July 15, 2011

Susan Collis @ Lora Reynolds Gallery


I miss you and I missed you


Staying Power

Three works by Susan Collis in her current exhibition entitled So it goes at Lora Reynolds Gallery that I found particularly poetic, if not a little dry.  Like a lovely bottle of wine. 

When I first looked at I miss you and I missed you, I just glanced and walked by, not yet knowing their titles.  I thought they were both stacks of printed paper, one with an open square, the other a square filled in.  I thought maybe I could grab one of each on my way out and take them home to tack up on the wall for a home-viewing experience.  Or, perhaps tuck them in a book, only to wonder years later, while thumbing through, where they came from. 
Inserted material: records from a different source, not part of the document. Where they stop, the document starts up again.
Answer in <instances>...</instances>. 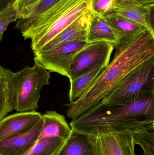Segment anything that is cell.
<instances>
[{
    "instance_id": "6da1fadb",
    "label": "cell",
    "mask_w": 154,
    "mask_h": 155,
    "mask_svg": "<svg viewBox=\"0 0 154 155\" xmlns=\"http://www.w3.org/2000/svg\"><path fill=\"white\" fill-rule=\"evenodd\" d=\"M114 47L113 60L90 87L76 101L65 105L70 118H77L97 104L136 68L154 57V37L146 29L123 38Z\"/></svg>"
},
{
    "instance_id": "7a4b0ae2",
    "label": "cell",
    "mask_w": 154,
    "mask_h": 155,
    "mask_svg": "<svg viewBox=\"0 0 154 155\" xmlns=\"http://www.w3.org/2000/svg\"><path fill=\"white\" fill-rule=\"evenodd\" d=\"M70 126L73 132L91 135L98 129L136 132L154 127V92L125 104L106 106L99 102Z\"/></svg>"
},
{
    "instance_id": "3957f363",
    "label": "cell",
    "mask_w": 154,
    "mask_h": 155,
    "mask_svg": "<svg viewBox=\"0 0 154 155\" xmlns=\"http://www.w3.org/2000/svg\"><path fill=\"white\" fill-rule=\"evenodd\" d=\"M154 92V57L136 68L100 103L106 106L125 104Z\"/></svg>"
},
{
    "instance_id": "277c9868",
    "label": "cell",
    "mask_w": 154,
    "mask_h": 155,
    "mask_svg": "<svg viewBox=\"0 0 154 155\" xmlns=\"http://www.w3.org/2000/svg\"><path fill=\"white\" fill-rule=\"evenodd\" d=\"M34 63L33 67L26 66L15 73V110L17 112L36 111L42 89L49 84L50 72Z\"/></svg>"
},
{
    "instance_id": "5b68a950",
    "label": "cell",
    "mask_w": 154,
    "mask_h": 155,
    "mask_svg": "<svg viewBox=\"0 0 154 155\" xmlns=\"http://www.w3.org/2000/svg\"><path fill=\"white\" fill-rule=\"evenodd\" d=\"M89 42H75L63 44L44 52L35 54L34 61L50 72H55L71 80L73 61L80 51Z\"/></svg>"
},
{
    "instance_id": "8992f818",
    "label": "cell",
    "mask_w": 154,
    "mask_h": 155,
    "mask_svg": "<svg viewBox=\"0 0 154 155\" xmlns=\"http://www.w3.org/2000/svg\"><path fill=\"white\" fill-rule=\"evenodd\" d=\"M95 136L94 155H136L134 134L131 130L98 129Z\"/></svg>"
},
{
    "instance_id": "52a82bcc",
    "label": "cell",
    "mask_w": 154,
    "mask_h": 155,
    "mask_svg": "<svg viewBox=\"0 0 154 155\" xmlns=\"http://www.w3.org/2000/svg\"><path fill=\"white\" fill-rule=\"evenodd\" d=\"M114 48L113 44L106 41L89 42L78 53L73 61L70 81L97 68H105L109 64Z\"/></svg>"
},
{
    "instance_id": "ba28073f",
    "label": "cell",
    "mask_w": 154,
    "mask_h": 155,
    "mask_svg": "<svg viewBox=\"0 0 154 155\" xmlns=\"http://www.w3.org/2000/svg\"><path fill=\"white\" fill-rule=\"evenodd\" d=\"M92 0H80L55 20L48 28L31 40L34 55L91 8Z\"/></svg>"
},
{
    "instance_id": "9c48e42d",
    "label": "cell",
    "mask_w": 154,
    "mask_h": 155,
    "mask_svg": "<svg viewBox=\"0 0 154 155\" xmlns=\"http://www.w3.org/2000/svg\"><path fill=\"white\" fill-rule=\"evenodd\" d=\"M94 15V12L90 8L47 44L39 53L50 51L63 44L75 42H88L90 27Z\"/></svg>"
},
{
    "instance_id": "30bf717a",
    "label": "cell",
    "mask_w": 154,
    "mask_h": 155,
    "mask_svg": "<svg viewBox=\"0 0 154 155\" xmlns=\"http://www.w3.org/2000/svg\"><path fill=\"white\" fill-rule=\"evenodd\" d=\"M42 118L36 111L18 112L6 116L0 121V141L32 129Z\"/></svg>"
},
{
    "instance_id": "8fae6325",
    "label": "cell",
    "mask_w": 154,
    "mask_h": 155,
    "mask_svg": "<svg viewBox=\"0 0 154 155\" xmlns=\"http://www.w3.org/2000/svg\"><path fill=\"white\" fill-rule=\"evenodd\" d=\"M43 124L42 118L30 131L0 141V155H26L39 140Z\"/></svg>"
},
{
    "instance_id": "7c38bea8",
    "label": "cell",
    "mask_w": 154,
    "mask_h": 155,
    "mask_svg": "<svg viewBox=\"0 0 154 155\" xmlns=\"http://www.w3.org/2000/svg\"><path fill=\"white\" fill-rule=\"evenodd\" d=\"M80 0H61L33 19L20 31L25 40H31L48 28L55 20Z\"/></svg>"
},
{
    "instance_id": "4fadbf2b",
    "label": "cell",
    "mask_w": 154,
    "mask_h": 155,
    "mask_svg": "<svg viewBox=\"0 0 154 155\" xmlns=\"http://www.w3.org/2000/svg\"><path fill=\"white\" fill-rule=\"evenodd\" d=\"M43 124L39 140L60 137L67 141L72 135V129L63 115L53 110L42 114Z\"/></svg>"
},
{
    "instance_id": "5bb4252c",
    "label": "cell",
    "mask_w": 154,
    "mask_h": 155,
    "mask_svg": "<svg viewBox=\"0 0 154 155\" xmlns=\"http://www.w3.org/2000/svg\"><path fill=\"white\" fill-rule=\"evenodd\" d=\"M15 73L0 67V121L15 110Z\"/></svg>"
},
{
    "instance_id": "9a60e30c",
    "label": "cell",
    "mask_w": 154,
    "mask_h": 155,
    "mask_svg": "<svg viewBox=\"0 0 154 155\" xmlns=\"http://www.w3.org/2000/svg\"><path fill=\"white\" fill-rule=\"evenodd\" d=\"M95 149V136L73 132L56 155H94Z\"/></svg>"
},
{
    "instance_id": "2e32d148",
    "label": "cell",
    "mask_w": 154,
    "mask_h": 155,
    "mask_svg": "<svg viewBox=\"0 0 154 155\" xmlns=\"http://www.w3.org/2000/svg\"><path fill=\"white\" fill-rule=\"evenodd\" d=\"M103 16L114 31L118 42L123 38L139 33L147 29L115 12Z\"/></svg>"
},
{
    "instance_id": "e0dca14e",
    "label": "cell",
    "mask_w": 154,
    "mask_h": 155,
    "mask_svg": "<svg viewBox=\"0 0 154 155\" xmlns=\"http://www.w3.org/2000/svg\"><path fill=\"white\" fill-rule=\"evenodd\" d=\"M106 41L115 46L118 42L114 31L104 16L94 13L90 27L88 42Z\"/></svg>"
},
{
    "instance_id": "ac0fdd59",
    "label": "cell",
    "mask_w": 154,
    "mask_h": 155,
    "mask_svg": "<svg viewBox=\"0 0 154 155\" xmlns=\"http://www.w3.org/2000/svg\"><path fill=\"white\" fill-rule=\"evenodd\" d=\"M105 69L103 67L98 68L72 79L70 82V103L76 101L90 87L94 80Z\"/></svg>"
},
{
    "instance_id": "d6986e66",
    "label": "cell",
    "mask_w": 154,
    "mask_h": 155,
    "mask_svg": "<svg viewBox=\"0 0 154 155\" xmlns=\"http://www.w3.org/2000/svg\"><path fill=\"white\" fill-rule=\"evenodd\" d=\"M113 6L115 12L143 25L149 31L145 5L124 3Z\"/></svg>"
},
{
    "instance_id": "ffe728a7",
    "label": "cell",
    "mask_w": 154,
    "mask_h": 155,
    "mask_svg": "<svg viewBox=\"0 0 154 155\" xmlns=\"http://www.w3.org/2000/svg\"><path fill=\"white\" fill-rule=\"evenodd\" d=\"M67 141L60 137H52L38 140L25 155H56Z\"/></svg>"
},
{
    "instance_id": "44dd1931",
    "label": "cell",
    "mask_w": 154,
    "mask_h": 155,
    "mask_svg": "<svg viewBox=\"0 0 154 155\" xmlns=\"http://www.w3.org/2000/svg\"><path fill=\"white\" fill-rule=\"evenodd\" d=\"M60 1L61 0H40L29 12L26 18L17 20L15 29L21 31L33 19L45 12Z\"/></svg>"
},
{
    "instance_id": "7402d4cb",
    "label": "cell",
    "mask_w": 154,
    "mask_h": 155,
    "mask_svg": "<svg viewBox=\"0 0 154 155\" xmlns=\"http://www.w3.org/2000/svg\"><path fill=\"white\" fill-rule=\"evenodd\" d=\"M136 144L141 147L143 155H154V129H143L134 132Z\"/></svg>"
},
{
    "instance_id": "603a6c76",
    "label": "cell",
    "mask_w": 154,
    "mask_h": 155,
    "mask_svg": "<svg viewBox=\"0 0 154 155\" xmlns=\"http://www.w3.org/2000/svg\"><path fill=\"white\" fill-rule=\"evenodd\" d=\"M19 19L17 11L13 4L0 11V41L2 40L4 34L8 25Z\"/></svg>"
},
{
    "instance_id": "cb8c5ba5",
    "label": "cell",
    "mask_w": 154,
    "mask_h": 155,
    "mask_svg": "<svg viewBox=\"0 0 154 155\" xmlns=\"http://www.w3.org/2000/svg\"><path fill=\"white\" fill-rule=\"evenodd\" d=\"M114 0H92L91 8L94 13L104 16L114 12Z\"/></svg>"
},
{
    "instance_id": "d4e9b609",
    "label": "cell",
    "mask_w": 154,
    "mask_h": 155,
    "mask_svg": "<svg viewBox=\"0 0 154 155\" xmlns=\"http://www.w3.org/2000/svg\"><path fill=\"white\" fill-rule=\"evenodd\" d=\"M40 1V0H15L13 5L18 12L19 19L26 18L29 12Z\"/></svg>"
},
{
    "instance_id": "484cf974",
    "label": "cell",
    "mask_w": 154,
    "mask_h": 155,
    "mask_svg": "<svg viewBox=\"0 0 154 155\" xmlns=\"http://www.w3.org/2000/svg\"><path fill=\"white\" fill-rule=\"evenodd\" d=\"M146 10V16L149 26V31L154 37V3L145 5Z\"/></svg>"
},
{
    "instance_id": "4316f807",
    "label": "cell",
    "mask_w": 154,
    "mask_h": 155,
    "mask_svg": "<svg viewBox=\"0 0 154 155\" xmlns=\"http://www.w3.org/2000/svg\"><path fill=\"white\" fill-rule=\"evenodd\" d=\"M154 3V0H129L124 3L133 4L139 5H146L151 4Z\"/></svg>"
},
{
    "instance_id": "83f0119b",
    "label": "cell",
    "mask_w": 154,
    "mask_h": 155,
    "mask_svg": "<svg viewBox=\"0 0 154 155\" xmlns=\"http://www.w3.org/2000/svg\"><path fill=\"white\" fill-rule=\"evenodd\" d=\"M129 0H114L113 1V5L121 4L127 2Z\"/></svg>"
},
{
    "instance_id": "f1b7e54d",
    "label": "cell",
    "mask_w": 154,
    "mask_h": 155,
    "mask_svg": "<svg viewBox=\"0 0 154 155\" xmlns=\"http://www.w3.org/2000/svg\"></svg>"
}]
</instances>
On going back to the title list, I became instantly more drawn to these works for their intimate titles.  I miss you, a dense square of shimmering lines, quietly vibrates with the static of presence.  And, just a few inches away, the empty square of I missed you rests with the past tense of loss.  Two related states of being separated by time, just a few moments apart, or maybe years.

When I noticed the price of each of these pieces, I realized they were not for the taking, and to confirm this, asked the gallery attendants.  One of them noted that that they are not like a Felix Gonzalez-Torres, who is of course exactly who I was thinking of, and one of my true art loves.  I’m embarrassed to admit that at that moment the attendants pointed out the stacks of paper were not prints, but stacks of blank paper with thin pencil leads carefully arranged to create the squares on top of each stack.  Ahha!  Drawing becomes sculpture.  Paper becomes pedestal.  Two tricks I’m especially fond of.  And precariousness!  Perhaps my favorite trick of all.

Staying Power, a similar piece, but not quite as tricky, is the only other work in the show that is a stack of paper with material perched on top.  In this case, that material is a crumpled piece of silvery paper, existing somewhere between a rock and a mistake.  The paper has been lovingly coated in palladium leaf, a precious metal akin to platinum.  And with the deeper knowledge of this unusual material, a contradiction arises between the notion of a throw-away and forever.   

Because of my eleventh hour viewing habits, the show is almost down.  Just one day left!